O relato de dona L. J., carregado de tensões vividas juntamente com os filhos, sozinha, sem a companhia do esposo, revela o papel atuante das mulheres em áreas de fronteira na Amazônia. Sua experiência contém elementos da experiência vivenciada por vários outros homens e mulheres que se “aventuraram” em direção à Amazônia em busca de terra e trabalho.
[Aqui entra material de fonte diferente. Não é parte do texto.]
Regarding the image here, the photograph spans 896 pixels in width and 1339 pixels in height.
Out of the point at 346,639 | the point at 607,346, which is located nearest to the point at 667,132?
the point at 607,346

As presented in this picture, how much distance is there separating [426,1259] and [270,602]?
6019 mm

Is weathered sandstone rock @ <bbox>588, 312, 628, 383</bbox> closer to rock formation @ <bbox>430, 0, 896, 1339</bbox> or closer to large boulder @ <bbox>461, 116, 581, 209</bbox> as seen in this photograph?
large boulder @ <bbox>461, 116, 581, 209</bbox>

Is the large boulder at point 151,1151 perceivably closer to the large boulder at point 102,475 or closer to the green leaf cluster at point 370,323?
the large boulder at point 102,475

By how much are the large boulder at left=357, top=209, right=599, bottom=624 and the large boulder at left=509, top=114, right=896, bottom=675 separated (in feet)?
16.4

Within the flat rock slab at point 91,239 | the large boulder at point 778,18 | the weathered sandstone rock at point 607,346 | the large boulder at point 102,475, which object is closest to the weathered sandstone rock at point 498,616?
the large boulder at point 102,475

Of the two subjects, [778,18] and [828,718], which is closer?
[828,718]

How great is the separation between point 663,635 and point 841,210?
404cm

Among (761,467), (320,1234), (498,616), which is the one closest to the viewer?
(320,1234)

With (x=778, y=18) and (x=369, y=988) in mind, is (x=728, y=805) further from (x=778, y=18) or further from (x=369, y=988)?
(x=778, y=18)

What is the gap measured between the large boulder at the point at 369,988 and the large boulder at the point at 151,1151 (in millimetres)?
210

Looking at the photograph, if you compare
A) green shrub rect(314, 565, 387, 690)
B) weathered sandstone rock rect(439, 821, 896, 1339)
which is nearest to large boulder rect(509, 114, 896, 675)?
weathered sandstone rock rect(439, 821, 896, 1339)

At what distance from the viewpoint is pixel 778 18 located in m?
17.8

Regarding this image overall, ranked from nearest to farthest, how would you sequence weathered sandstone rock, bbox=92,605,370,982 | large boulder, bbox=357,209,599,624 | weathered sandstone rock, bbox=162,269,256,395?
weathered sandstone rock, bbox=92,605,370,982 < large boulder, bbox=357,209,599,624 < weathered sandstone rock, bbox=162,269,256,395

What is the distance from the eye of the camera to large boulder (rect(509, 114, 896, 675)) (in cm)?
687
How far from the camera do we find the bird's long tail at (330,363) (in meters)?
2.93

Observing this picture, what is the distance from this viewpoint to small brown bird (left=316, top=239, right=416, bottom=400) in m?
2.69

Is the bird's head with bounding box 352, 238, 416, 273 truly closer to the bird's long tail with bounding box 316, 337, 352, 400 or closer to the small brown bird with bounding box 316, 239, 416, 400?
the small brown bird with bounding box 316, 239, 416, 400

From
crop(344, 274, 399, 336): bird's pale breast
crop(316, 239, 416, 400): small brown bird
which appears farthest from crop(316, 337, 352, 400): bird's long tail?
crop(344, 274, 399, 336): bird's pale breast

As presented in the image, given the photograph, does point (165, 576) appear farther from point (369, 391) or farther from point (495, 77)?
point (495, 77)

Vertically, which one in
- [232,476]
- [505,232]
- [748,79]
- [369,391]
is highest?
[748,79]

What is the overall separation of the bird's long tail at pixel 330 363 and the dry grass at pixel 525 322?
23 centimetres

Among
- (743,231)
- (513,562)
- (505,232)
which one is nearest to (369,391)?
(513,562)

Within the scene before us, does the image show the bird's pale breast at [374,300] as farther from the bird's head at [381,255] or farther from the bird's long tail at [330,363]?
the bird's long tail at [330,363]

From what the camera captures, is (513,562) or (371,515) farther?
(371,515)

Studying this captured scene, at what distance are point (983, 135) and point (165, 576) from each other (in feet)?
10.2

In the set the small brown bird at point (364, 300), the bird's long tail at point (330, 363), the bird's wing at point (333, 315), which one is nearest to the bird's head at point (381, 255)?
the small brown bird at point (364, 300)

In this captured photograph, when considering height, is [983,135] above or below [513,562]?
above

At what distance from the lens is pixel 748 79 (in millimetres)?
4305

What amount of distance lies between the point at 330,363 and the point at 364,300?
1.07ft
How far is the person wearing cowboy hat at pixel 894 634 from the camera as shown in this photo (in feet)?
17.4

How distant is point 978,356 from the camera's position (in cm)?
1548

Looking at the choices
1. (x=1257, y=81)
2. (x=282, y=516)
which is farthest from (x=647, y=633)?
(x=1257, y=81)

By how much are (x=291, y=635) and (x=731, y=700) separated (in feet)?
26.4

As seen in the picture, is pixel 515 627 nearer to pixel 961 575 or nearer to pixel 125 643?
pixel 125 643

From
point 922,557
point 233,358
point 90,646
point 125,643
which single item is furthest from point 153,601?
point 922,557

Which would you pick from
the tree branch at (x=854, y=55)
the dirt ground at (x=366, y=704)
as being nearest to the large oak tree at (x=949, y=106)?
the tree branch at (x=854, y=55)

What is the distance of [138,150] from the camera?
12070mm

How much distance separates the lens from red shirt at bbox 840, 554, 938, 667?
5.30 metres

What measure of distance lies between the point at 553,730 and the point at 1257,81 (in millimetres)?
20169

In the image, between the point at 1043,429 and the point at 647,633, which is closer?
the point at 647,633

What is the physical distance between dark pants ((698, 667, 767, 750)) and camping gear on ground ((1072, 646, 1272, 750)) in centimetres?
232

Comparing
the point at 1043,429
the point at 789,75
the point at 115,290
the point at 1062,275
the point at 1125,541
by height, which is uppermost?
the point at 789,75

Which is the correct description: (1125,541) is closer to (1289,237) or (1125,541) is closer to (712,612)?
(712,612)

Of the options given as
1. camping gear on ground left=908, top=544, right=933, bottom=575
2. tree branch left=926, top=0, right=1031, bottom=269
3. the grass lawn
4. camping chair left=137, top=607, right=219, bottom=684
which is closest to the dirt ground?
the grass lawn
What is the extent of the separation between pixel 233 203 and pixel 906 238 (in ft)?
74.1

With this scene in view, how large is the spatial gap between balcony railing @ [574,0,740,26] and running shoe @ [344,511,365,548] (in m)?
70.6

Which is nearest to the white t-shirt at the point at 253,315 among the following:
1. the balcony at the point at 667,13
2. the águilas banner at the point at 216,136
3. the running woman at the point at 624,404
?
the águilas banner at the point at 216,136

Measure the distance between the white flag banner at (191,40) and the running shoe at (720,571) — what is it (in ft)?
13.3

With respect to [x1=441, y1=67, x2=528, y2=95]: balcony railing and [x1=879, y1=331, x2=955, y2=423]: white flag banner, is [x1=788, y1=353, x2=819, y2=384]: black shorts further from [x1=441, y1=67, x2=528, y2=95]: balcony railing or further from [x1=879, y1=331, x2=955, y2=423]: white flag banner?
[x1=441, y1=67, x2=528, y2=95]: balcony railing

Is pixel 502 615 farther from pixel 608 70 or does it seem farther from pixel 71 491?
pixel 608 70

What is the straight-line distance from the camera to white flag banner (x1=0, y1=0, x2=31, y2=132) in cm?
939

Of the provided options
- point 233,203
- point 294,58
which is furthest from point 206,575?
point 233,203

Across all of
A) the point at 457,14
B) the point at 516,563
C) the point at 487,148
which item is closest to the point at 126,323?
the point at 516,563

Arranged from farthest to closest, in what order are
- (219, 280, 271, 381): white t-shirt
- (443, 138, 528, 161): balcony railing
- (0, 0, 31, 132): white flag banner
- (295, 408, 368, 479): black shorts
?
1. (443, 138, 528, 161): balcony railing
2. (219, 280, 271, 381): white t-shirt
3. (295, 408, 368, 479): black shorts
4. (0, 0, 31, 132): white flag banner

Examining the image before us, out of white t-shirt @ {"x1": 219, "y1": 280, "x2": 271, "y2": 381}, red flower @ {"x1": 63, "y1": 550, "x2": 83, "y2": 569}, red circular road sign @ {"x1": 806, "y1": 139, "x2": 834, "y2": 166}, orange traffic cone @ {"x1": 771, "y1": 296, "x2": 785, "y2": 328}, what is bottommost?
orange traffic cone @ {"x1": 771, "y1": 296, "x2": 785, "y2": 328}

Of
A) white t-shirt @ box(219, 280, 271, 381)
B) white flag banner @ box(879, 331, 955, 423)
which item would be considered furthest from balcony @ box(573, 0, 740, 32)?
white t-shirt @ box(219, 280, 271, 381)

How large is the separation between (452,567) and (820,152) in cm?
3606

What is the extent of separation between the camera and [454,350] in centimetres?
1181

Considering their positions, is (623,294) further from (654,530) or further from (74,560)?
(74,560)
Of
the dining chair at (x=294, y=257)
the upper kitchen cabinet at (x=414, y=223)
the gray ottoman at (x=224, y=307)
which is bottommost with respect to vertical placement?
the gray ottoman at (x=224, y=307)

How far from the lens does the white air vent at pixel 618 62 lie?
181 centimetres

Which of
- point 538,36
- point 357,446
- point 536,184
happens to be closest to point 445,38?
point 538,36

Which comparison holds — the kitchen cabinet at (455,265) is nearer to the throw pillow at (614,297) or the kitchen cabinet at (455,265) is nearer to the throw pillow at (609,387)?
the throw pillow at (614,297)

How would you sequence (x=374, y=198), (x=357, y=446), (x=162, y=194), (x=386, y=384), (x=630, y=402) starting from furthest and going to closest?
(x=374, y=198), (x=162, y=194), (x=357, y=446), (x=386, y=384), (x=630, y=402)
Em 1976, seu J.P.S. mudou seu “estilo de trabalho dentro de Rondônia”.

(...) aí passou a colonização do INCRA pra desenvolver a agricultura, aí nesse meio de tempo por eu ter uma prática que eu peguei em São Paulo na topografia, passei a trabalhar no serviço do INCRA cortando terra (...) tenho a maior vontade na minha vida de se um homem... de estudar... e me formar... tenho uma loucura. Mas lutei demais e não consegui (...) .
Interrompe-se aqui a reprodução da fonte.